Agreed about the microbenchmarks and scale. Things don't always scale as expected. But I think there are a lot of variables here so it might be difficult to portray an accurate expected result. Though I can see this being worthwhile for anyone wanting to build RAGs or process lots of text into some embeddings. Also looks like the project is still under active development and started 6 months ago (single dev?) so I'm not sure we should expect to see too big of scale: https://github.com/bosun-ai/swiftide
So idk, that seems like exactly the kinda thing HN should be well suited for: new projects where people are hacking together useful frameworks. But idk, I guess if YC is funding companies who's business model is to fork an OSS then the bar might be lower than I think. But I thought we were supposed to be hackers (not necessarily crackers) ¯\_(ツ)_/¯
> So the parent comment asks a very valid question: how much total time was saved by this and who asked for it to be saved (paying or free tier customers for example)?
That is a hard question to answer because it very much depends on the use case, which is why I gave a vague response in my comment. Truth be told, __there is no answer__ BECAUSE it depends on context. In the case of AI agents, yeah, 50% is going to save you a ton of money. If you make LLM calls once a day, then no, probably not. Part of being the developer is to determine this tradeoff. Specifically, that's what technical managers are for, communicating technical stuff to business people (sure, your technical manager might not be technical, but someone being bad at their job doesn't make the point irrelevant, it just means someone else needs to do the job).
You're right about early stage products, but there's lots of moderate and large businesses (and yes, startups) that don't optimize but should. Most software never optimizes and it has led to a lot of enshitification. Yes, move fast and break things, but go back and clean up, optimize, and reduce your tech debt, because you left a mess of broken stuff in your wake. But it is weird to pigeonhole to early stage startups.
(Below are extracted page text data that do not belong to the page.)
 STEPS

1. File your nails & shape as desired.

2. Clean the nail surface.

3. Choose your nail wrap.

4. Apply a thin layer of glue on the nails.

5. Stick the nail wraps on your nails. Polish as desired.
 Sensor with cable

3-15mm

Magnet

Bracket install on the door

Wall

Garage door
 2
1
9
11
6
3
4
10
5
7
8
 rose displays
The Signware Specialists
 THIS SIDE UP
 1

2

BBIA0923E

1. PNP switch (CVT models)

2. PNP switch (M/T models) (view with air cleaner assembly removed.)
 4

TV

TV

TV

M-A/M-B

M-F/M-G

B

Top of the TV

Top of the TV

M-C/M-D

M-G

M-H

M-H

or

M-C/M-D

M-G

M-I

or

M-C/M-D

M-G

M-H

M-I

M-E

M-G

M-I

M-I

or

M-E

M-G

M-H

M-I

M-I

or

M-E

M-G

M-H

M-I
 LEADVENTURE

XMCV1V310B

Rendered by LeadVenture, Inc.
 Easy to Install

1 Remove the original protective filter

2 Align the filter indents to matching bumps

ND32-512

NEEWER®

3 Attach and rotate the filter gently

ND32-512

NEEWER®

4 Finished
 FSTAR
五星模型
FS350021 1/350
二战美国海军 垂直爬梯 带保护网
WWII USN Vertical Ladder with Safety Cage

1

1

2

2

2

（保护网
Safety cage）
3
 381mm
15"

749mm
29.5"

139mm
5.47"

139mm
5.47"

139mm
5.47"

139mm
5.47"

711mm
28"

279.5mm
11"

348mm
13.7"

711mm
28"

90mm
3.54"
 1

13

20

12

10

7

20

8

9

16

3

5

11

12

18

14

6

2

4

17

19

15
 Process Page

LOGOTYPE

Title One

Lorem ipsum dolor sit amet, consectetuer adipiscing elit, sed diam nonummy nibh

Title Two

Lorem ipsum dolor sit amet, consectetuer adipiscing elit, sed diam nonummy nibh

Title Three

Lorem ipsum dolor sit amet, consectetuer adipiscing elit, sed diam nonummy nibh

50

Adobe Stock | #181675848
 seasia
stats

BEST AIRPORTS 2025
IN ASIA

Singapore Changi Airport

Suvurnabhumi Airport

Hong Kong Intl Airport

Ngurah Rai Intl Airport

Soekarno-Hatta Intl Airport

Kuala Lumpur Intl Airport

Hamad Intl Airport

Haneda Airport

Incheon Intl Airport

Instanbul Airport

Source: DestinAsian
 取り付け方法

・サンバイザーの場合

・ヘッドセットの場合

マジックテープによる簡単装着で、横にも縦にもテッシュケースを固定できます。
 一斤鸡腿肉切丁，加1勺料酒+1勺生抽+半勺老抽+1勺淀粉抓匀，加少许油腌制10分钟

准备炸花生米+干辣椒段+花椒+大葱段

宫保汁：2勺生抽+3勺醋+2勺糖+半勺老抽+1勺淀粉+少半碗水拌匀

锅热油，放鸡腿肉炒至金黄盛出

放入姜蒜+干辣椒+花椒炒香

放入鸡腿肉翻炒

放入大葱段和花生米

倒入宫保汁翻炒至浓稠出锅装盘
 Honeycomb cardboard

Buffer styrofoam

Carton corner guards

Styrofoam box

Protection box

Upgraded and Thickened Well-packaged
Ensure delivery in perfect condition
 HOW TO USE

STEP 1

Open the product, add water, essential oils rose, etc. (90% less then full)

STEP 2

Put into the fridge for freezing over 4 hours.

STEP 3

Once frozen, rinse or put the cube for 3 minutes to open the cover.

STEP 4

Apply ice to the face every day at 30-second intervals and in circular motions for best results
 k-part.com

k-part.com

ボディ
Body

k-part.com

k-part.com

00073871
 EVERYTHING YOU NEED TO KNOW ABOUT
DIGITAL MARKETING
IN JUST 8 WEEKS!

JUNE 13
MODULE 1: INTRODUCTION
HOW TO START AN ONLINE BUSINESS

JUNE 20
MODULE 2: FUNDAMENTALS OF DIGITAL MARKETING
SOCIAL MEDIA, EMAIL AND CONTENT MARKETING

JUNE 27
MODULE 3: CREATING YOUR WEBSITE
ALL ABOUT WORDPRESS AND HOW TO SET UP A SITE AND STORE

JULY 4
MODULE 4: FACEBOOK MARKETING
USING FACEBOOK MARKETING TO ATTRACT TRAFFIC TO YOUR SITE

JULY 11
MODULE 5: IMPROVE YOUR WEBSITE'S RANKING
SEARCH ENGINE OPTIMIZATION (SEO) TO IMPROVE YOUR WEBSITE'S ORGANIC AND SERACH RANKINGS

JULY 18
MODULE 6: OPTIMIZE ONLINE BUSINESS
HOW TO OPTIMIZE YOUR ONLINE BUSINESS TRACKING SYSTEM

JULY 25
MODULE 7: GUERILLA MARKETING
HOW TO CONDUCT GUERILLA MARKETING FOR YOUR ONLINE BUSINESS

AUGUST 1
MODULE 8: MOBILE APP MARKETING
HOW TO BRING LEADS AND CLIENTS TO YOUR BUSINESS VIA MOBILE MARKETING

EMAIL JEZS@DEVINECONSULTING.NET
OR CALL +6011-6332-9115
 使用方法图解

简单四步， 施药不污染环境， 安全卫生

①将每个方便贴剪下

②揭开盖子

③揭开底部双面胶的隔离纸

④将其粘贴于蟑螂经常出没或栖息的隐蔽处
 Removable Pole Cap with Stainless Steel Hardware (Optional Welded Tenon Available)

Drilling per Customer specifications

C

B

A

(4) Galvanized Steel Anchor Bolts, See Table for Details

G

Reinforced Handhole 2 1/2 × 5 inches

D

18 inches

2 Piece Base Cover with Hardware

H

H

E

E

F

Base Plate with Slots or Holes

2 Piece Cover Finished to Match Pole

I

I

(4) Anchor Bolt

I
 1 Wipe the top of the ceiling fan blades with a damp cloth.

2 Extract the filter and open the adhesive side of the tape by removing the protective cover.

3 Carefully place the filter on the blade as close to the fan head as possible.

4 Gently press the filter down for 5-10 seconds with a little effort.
Think about it this way, if you have a task that takes an hour and you turn that into 59 minutes and 59 seconds, it might seem like nothing (0.02%). But now consider you have a million users, that's a million seconds, or 277 hrs! This can save you money, you are often paying by the hour in one way or another (even if you own the system, your energy has cost that's dynamic). If this is a task run frequently, you're saving a lot of time in aggregate, despite not a lot per person. But even for a single person, this is helpful if more devs do this. Death by a thousand cuts.
But in the specific case, if a task takes an hour and you save 50%, your task takes 30 minutes. Maybe the task here took only a few minutes, but people will be chaining these together quite a lot.